“To hell with nancy-pansy fruits and vegetables,” Lugnut grumbles. “Sounds like a lot of work, tending a garden. You, though . . .” And there it is. The flash of lust like light across a knife’s blade. “You don’t look like much work at all, do you, girl?”
Girl
. The way he says it. He doesn’t think anything of her except that she’s a poppet doll to be flung around and used for his pleasure.
“You don’t wanna do this,” she says. A last warning.
“We do,” Melanoma says.
“And we will,” Lugnut adds.
Horgo scurries backward, looking frightened, like he doesn’t want to be involved in any of this. So much so that he covers his eyes.
Bhagram lifts up something from underneath the bar: a sonic pistol. Dinged up and pitted like it had been in an explosion.

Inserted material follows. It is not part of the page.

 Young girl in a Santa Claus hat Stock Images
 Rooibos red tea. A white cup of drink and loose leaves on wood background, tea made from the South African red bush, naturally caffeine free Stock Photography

Probably another gift from the fallen Saranyu: the crashed flotilla serving as an overflowing cornucopia of Empyrean
things
.
He lifts the pistol, casual, as if he has all the time in the world, and gently turns the dial—probably to stun, she thinks, unless the reward is for her dead or alive. The dial clicks and she thinks:
This is the only moment I have
.
She can’t run. If she runs, she’ll end up with a sonic round discharging in the middle of her back.
So that leaves her with only one option.
She executes that option before she even finishes thinking about it.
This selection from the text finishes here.